120

I've got a C# string extension method that should return an IEnumerable<int> of all the indexes of a substring within a string. It works perfectly for its intended purpose and the expected results are returned (as proven by one of my tests, although not the one below), but another unit test has discovered a problem with it: it can't handle null arguments.

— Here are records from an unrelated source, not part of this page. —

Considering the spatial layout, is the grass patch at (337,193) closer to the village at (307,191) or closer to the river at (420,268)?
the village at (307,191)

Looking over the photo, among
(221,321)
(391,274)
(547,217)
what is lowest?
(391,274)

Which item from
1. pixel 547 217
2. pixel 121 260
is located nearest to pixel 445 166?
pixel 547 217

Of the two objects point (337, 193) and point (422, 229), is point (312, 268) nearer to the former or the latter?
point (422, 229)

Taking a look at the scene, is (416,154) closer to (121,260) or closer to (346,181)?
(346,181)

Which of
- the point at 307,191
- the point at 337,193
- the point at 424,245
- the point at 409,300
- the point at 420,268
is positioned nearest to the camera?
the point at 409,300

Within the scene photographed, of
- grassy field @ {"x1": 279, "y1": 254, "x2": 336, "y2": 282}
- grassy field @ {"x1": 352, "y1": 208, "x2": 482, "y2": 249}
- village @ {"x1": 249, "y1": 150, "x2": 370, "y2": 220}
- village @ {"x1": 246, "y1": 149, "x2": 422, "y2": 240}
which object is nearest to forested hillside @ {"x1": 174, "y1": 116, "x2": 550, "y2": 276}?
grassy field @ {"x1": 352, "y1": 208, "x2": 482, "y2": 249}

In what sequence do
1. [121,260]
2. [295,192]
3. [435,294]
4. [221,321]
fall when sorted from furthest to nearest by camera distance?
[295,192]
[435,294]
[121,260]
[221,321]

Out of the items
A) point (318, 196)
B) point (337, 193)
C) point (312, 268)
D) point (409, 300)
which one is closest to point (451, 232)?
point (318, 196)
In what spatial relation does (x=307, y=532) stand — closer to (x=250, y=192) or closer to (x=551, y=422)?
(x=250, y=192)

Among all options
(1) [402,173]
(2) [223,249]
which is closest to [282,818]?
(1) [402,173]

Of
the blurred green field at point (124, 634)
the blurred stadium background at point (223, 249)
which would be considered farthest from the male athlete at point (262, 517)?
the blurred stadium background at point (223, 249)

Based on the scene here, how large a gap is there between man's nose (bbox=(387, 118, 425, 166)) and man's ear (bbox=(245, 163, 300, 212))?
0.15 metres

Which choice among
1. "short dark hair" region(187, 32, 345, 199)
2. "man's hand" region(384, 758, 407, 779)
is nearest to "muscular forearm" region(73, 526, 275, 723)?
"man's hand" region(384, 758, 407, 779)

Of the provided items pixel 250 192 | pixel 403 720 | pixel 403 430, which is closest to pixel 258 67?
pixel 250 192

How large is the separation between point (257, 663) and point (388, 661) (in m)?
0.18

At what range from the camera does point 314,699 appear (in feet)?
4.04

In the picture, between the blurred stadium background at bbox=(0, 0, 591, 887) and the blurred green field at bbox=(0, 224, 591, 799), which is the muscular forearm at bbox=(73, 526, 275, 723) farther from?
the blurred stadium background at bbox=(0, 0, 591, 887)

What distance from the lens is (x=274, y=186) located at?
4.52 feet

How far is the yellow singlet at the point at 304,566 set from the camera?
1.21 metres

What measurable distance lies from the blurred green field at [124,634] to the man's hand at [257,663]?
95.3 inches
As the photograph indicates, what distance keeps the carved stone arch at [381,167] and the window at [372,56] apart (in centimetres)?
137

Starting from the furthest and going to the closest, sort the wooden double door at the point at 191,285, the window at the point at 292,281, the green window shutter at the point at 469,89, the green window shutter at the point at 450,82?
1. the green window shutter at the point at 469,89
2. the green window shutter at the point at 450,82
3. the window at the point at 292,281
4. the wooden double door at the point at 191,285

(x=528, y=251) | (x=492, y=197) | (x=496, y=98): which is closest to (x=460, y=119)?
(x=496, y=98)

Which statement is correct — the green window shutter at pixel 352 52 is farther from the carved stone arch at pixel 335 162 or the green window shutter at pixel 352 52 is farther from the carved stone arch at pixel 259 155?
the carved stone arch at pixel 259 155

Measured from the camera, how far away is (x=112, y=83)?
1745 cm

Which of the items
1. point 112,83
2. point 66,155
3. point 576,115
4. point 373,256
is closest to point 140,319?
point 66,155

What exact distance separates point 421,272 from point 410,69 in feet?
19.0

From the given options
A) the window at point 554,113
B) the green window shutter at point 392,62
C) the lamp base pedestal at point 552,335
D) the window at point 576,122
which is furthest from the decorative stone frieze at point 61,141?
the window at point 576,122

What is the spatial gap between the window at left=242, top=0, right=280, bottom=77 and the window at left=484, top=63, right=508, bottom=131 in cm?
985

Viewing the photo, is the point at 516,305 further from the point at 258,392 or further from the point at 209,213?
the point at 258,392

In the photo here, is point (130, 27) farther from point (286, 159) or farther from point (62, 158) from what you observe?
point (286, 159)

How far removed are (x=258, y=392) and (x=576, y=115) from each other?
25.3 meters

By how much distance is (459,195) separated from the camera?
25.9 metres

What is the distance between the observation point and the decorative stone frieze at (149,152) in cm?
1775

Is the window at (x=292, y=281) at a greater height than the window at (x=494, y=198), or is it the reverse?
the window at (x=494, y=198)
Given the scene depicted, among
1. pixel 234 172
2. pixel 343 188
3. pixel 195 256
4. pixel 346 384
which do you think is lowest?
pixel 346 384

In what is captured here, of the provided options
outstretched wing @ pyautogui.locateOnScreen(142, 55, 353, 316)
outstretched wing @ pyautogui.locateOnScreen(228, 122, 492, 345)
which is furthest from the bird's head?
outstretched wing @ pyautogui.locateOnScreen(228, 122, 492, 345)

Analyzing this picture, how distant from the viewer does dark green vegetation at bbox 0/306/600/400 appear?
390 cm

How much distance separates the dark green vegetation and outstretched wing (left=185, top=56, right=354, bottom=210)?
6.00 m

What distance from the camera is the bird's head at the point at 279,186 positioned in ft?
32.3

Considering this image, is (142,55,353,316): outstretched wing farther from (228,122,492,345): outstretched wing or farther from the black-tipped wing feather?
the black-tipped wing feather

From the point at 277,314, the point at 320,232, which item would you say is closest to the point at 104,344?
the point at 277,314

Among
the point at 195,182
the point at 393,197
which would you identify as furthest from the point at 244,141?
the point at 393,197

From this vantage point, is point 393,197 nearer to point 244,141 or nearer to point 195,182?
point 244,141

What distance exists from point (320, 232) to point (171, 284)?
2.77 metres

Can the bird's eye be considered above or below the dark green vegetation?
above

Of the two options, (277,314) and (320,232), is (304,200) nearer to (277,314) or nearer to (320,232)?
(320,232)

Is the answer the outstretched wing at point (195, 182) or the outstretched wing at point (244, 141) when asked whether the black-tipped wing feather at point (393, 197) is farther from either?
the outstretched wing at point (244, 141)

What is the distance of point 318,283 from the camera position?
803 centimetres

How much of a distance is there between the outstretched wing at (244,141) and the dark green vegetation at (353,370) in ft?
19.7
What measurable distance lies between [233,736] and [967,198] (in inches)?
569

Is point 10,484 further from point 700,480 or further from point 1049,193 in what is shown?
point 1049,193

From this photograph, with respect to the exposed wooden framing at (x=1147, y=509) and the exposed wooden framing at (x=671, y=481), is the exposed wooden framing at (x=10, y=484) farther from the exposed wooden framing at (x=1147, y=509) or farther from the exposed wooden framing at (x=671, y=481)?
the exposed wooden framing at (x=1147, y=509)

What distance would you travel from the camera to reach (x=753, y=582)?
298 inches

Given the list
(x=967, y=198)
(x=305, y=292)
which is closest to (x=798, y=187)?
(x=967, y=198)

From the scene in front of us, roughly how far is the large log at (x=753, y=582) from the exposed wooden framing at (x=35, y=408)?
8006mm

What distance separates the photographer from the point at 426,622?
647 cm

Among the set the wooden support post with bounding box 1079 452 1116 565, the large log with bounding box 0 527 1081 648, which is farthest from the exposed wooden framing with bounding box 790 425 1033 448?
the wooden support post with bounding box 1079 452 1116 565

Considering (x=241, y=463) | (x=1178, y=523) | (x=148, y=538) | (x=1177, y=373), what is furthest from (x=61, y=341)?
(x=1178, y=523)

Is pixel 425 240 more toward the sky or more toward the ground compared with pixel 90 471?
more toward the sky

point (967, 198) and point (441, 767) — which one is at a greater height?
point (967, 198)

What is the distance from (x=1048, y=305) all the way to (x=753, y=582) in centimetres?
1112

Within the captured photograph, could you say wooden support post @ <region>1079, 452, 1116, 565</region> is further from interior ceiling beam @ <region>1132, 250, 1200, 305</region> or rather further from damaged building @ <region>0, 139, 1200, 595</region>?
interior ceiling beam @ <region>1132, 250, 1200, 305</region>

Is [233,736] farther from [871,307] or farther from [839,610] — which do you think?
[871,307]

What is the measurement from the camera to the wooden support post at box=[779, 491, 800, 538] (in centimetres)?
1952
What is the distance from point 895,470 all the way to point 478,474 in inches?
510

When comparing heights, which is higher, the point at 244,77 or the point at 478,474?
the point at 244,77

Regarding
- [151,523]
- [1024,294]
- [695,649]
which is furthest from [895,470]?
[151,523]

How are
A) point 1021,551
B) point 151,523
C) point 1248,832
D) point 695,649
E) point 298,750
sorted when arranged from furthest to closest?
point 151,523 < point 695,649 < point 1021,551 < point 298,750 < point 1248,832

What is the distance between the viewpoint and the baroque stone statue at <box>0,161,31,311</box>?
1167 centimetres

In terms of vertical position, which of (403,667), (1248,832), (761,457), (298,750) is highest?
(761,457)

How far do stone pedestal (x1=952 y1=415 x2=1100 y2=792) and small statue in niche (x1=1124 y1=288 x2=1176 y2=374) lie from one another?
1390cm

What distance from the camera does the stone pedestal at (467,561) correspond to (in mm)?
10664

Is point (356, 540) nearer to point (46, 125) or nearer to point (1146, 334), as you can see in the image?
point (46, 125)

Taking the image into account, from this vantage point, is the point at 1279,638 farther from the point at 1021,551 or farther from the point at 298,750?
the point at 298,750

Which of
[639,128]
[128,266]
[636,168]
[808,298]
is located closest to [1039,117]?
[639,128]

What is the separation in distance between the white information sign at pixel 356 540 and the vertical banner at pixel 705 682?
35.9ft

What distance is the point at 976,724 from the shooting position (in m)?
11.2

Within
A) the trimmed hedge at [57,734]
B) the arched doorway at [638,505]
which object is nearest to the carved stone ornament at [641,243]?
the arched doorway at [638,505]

Here's the extension method I'm testing:

public static IEnumerable<int> AllIndexesOf(this string str, string searchText)
{
    if (searchText == null)
    {
        throw new ArgumentNullException("searchText");
    }
    for (int index = 0; ; index += searchText.Length)
    {
        index = str.IndexOf(searchText, index);
        if (index == -1)
            break;
        yield return index;
    }
}

Here is the test that flagged up the problem:

[TestMethod]
[ExpectedException(typeof(ArgumentNullException))]
public void Extensions_AllIndexesOf_HandlesNullArguments()
{
    string test = "a.b.c.d.e";
    test.AllIndexesOf(null);
}

When the test runs against my extension method, it fails, with the standard error message that the method "did not throw an exception".

This is confusing: I have clearly passed null into the function, yet for some reason the comparison null == null is returning false. Therefore, no exception is thrown and the code continues.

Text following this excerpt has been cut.